Training a sentence tokenizer
NLTK's default sentence tokenizer is general purpose, and usually works quite well. But sometimes it is not the best choice for your text. Perhaps your text uses nonstandard punctuation, or is formatted in a unique way. In such cases, training your own sentence tokenizer can result in much more accurate sentence tokenization.
Getting ready
For this example, we'll be using the webtext
corpus, specifically the overheard.txt
file, so make sure you've downloaded this corpus. The text in this file is formatted as dialog that looks like this:
White guy: So, do you have any plans for this evening? Asian girl: Yeah, being angry! White guy: Oh, that sounds good.
As you can see, this isn't your standard paragraph of sentences formatting, which makes it a perfect case for training a sentence tokenizer.
How to do it...
NLTK provides a PunktSentenceTokenizer
class that you can train on raw text to produce a custom sentence tokenizer. You can get raw text either by reading in a file, or from an NLTK corpus using the raw()
method. Here's an example of training a sentence tokenizer on dialog text, using overheard.txt
from the webtext
corpus:
>>> from nltk.tokenize import PunktSentenceTokenizer >>> from nltk.corpus import webtext >>> text = webtext.raw('overheard.txt') >>> sent_tokenizer = PunktSentenceTokenizer(text)
Let's compare the results to the default sentence tokenizer, as follows:
>>> sents1 = sent_tokenizer.tokenize(text) >>> sents1[0] 'White guy: So, do you have any plans for this evening?' >>> from nltk.tokenize import sent_tokenize >>> sents2 = sent_tokenize(text) >>> sents2[0] 'White guy: So, do you have any plans for this evening?' >>> sents1[678] 'Girl: But you already have a Big Mac...' >>> sents2[678] 'Girl: But you already have a Big Mac...\\nHobo: Oh, this is all theatrical.'
While the first sentence is the same, you can see that the tokenizers disagree on how to tokenize sentence 679
(this is the first sentence where the tokenizers diverge). The default tokenizer includes the next line of dialog, while our custom tokenizer correctly thinks that the next line is a separate sentence. This difference is a good demonstration of why it can be useful to train your own sentence tokenizer, especially when your text isn't in the typical paragraph-sentence structure.
How it works...
The PunktSentenceTokenizer
class uses an unsupervised learning algorithm to learn what constitutes a sentence break. It is unsupervised because you don't have to give it any labeled training data, just raw text. You can read more about these kinds of algorithms at https://en.wikipedia.org/wiki/Unsupervised_learning. The specific technique used in this case is called sentence boundary detection and it works by counting punctuation and tokens that commonly end a sentence, such as a period or newline, then using the resulting frequencies to decide what the sentence boundaries should actually look like.

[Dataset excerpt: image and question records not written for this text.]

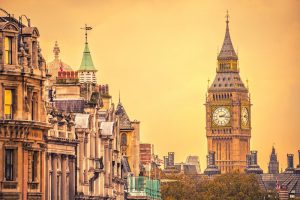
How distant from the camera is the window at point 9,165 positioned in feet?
303

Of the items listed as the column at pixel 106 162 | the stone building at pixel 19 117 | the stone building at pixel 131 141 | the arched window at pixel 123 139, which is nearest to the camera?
the stone building at pixel 19 117

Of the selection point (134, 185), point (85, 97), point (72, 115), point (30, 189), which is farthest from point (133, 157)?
point (30, 189)

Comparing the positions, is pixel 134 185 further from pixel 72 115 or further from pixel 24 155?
pixel 24 155

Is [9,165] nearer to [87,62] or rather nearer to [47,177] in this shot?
[47,177]

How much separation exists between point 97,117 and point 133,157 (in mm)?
43403

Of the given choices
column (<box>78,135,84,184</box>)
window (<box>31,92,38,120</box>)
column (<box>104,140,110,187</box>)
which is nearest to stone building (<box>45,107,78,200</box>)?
column (<box>78,135,84,184</box>)

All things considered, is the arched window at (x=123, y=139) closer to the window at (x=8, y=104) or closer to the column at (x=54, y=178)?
the column at (x=54, y=178)

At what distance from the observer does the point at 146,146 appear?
192250 mm

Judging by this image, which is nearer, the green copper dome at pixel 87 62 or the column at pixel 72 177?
the column at pixel 72 177

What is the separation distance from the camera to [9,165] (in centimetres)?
9269

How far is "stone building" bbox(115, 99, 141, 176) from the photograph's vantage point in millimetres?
166650

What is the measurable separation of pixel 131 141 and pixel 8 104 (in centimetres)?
7538

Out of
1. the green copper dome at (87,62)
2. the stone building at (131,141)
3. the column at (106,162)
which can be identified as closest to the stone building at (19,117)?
the column at (106,162)

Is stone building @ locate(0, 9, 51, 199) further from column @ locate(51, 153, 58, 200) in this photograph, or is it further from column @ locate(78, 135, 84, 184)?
column @ locate(78, 135, 84, 184)
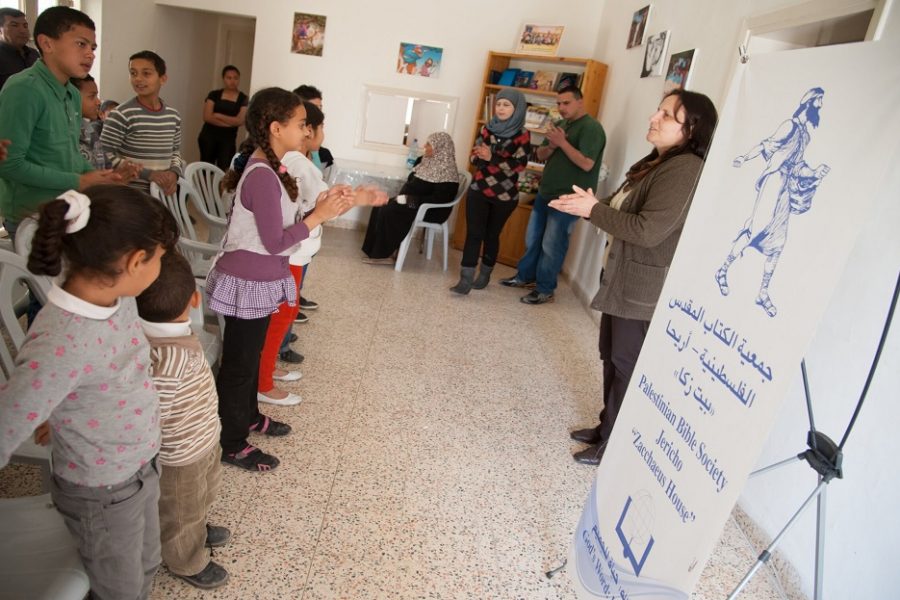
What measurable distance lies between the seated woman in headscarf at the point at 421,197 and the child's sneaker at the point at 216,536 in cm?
328

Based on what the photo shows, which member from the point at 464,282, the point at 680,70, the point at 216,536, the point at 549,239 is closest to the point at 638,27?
the point at 680,70

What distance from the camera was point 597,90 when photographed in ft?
16.9

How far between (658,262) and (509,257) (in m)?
3.38

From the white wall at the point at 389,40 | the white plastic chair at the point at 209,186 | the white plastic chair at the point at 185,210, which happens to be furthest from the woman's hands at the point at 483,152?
the white plastic chair at the point at 185,210

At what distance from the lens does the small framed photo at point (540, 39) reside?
17.4ft

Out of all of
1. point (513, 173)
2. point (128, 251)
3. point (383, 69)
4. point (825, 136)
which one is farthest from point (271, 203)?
point (383, 69)

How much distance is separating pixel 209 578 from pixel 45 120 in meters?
1.52

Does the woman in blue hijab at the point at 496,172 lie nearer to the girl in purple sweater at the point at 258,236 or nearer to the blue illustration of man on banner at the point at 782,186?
the girl in purple sweater at the point at 258,236

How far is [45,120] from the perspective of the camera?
1.92m

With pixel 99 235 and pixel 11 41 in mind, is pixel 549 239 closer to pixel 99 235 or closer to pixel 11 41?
pixel 11 41

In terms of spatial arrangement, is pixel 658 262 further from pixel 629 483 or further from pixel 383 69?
pixel 383 69

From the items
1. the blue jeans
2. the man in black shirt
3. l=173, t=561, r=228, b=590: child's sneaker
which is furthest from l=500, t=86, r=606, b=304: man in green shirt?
the man in black shirt

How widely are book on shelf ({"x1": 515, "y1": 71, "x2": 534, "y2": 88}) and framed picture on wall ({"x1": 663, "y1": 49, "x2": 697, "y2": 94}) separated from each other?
6.16ft

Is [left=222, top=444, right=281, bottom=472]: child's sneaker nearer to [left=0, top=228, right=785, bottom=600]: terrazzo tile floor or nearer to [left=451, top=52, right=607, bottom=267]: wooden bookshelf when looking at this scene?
[left=0, top=228, right=785, bottom=600]: terrazzo tile floor
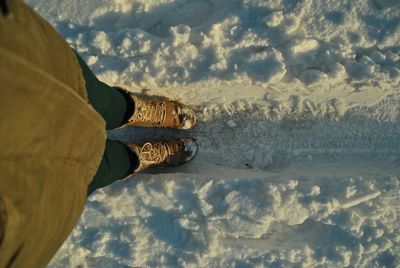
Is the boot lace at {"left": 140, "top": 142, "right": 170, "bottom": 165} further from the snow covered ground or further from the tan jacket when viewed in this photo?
the tan jacket

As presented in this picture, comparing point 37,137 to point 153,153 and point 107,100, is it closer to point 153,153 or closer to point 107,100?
point 107,100

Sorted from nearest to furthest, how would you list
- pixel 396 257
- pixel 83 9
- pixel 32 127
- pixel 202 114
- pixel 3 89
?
1. pixel 3 89
2. pixel 32 127
3. pixel 396 257
4. pixel 83 9
5. pixel 202 114

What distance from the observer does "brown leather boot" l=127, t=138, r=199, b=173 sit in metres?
2.50

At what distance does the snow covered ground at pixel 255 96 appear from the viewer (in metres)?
2.52

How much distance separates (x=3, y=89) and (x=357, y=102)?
7.15 ft

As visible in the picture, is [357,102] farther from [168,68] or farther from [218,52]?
[168,68]

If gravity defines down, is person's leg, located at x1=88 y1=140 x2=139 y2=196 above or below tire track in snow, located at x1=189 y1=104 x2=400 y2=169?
above

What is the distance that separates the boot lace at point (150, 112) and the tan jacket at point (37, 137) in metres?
0.97

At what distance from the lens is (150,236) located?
2.57m

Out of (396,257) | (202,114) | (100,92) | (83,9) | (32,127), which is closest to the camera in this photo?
(32,127)

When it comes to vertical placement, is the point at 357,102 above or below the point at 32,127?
below

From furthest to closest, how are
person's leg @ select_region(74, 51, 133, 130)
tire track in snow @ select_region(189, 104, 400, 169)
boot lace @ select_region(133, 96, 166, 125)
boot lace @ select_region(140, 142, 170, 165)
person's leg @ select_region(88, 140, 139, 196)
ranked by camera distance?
tire track in snow @ select_region(189, 104, 400, 169) < boot lace @ select_region(140, 142, 170, 165) < boot lace @ select_region(133, 96, 166, 125) < person's leg @ select_region(88, 140, 139, 196) < person's leg @ select_region(74, 51, 133, 130)

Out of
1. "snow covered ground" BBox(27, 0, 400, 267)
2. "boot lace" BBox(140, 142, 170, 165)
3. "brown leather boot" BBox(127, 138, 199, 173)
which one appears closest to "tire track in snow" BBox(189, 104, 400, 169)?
"snow covered ground" BBox(27, 0, 400, 267)

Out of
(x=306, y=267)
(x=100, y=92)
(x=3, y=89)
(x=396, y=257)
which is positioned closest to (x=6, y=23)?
(x=3, y=89)
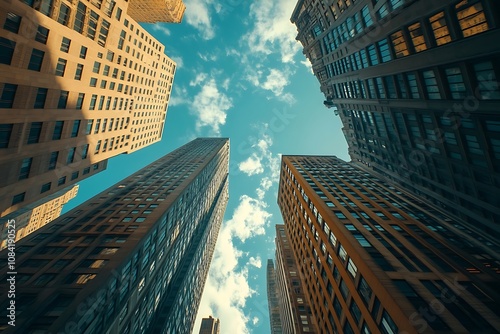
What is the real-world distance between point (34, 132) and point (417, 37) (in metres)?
49.1

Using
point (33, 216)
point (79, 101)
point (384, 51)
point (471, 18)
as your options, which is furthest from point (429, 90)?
point (33, 216)

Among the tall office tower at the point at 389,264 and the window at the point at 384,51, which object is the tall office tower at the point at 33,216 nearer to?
the tall office tower at the point at 389,264

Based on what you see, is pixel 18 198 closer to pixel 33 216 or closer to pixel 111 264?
pixel 111 264

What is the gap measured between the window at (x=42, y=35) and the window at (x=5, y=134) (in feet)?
33.2

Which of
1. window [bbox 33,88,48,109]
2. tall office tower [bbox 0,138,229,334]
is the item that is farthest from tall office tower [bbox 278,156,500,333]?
window [bbox 33,88,48,109]

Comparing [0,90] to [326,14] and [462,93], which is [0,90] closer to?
[462,93]

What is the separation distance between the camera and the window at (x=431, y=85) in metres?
29.0

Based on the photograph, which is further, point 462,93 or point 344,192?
point 344,192

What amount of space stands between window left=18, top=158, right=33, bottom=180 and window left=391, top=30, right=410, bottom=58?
5057 centimetres

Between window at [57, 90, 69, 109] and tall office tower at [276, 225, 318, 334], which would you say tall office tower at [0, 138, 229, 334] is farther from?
tall office tower at [276, 225, 318, 334]

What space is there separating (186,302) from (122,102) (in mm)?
65724

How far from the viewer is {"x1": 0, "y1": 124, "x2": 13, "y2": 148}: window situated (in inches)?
915

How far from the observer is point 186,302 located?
76125 mm

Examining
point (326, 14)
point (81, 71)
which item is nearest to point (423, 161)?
point (326, 14)
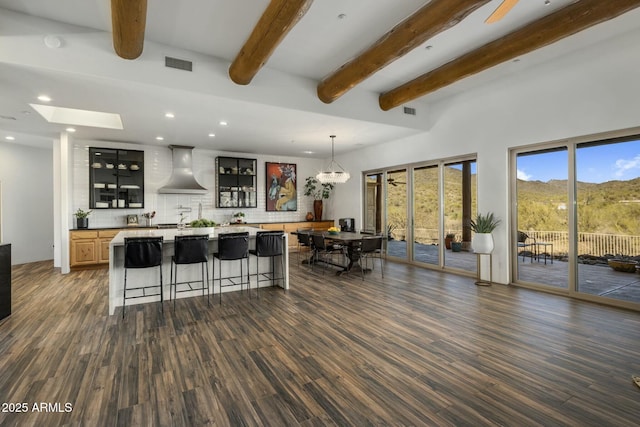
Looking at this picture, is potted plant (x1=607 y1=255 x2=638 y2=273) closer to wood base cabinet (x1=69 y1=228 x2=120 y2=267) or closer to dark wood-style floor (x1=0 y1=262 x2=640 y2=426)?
dark wood-style floor (x1=0 y1=262 x2=640 y2=426)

This is a simplified description of the algorithm—if you'd like more details, take a look at the source code of the nltk.tokenize.punkt.PunktTrainer
class, which can be found online at http://www.nltk.org/_modules/nltk/tokenize/punkt.html#PunktSentenceTokenizer.
There's more...
The PunktSentenceTokenizer
class learns from any string, which means you can open a text file and read its content. Here is an example of reading overheard.txt
directly instead of using the raw()
corpus method. This assumes that the webtext
corpus is located in the standard directory at /usr/share/nltk_data/corpora
. We also have to pass a specific encoding to the open()
function, as follows, because the file is not in ASCII:
>>> with open('/usr/share/nltk_data/corpora/webtext/overheard.txt', encoding='ISO-8859-2') as f: ... text = f.read() >>> sent_tokenizer = PunktSentenceTokenizer(text) >>> sents = sent_tokenizer.tokenize(text) >>> sents[0] 'White guy: So, do you have any plans for this evening?' >>> sents[678] 'Girl: But you already have a Big Mac...'
Once you have a custom sentence tokenizer, you can use it for your own corpora. Many corpus readers accept a sent_tokenizer
parameter, which lets you override the default sentence tokenizer object with your own sentence tokenizer. Corpus readers are covered in more detail in Chapter 3, Creating Custom Corpora.
See also
Most of the time, the default sentence tokenizer will be sufficient. This is covered in the first recipe, Tokenizing text into sentences.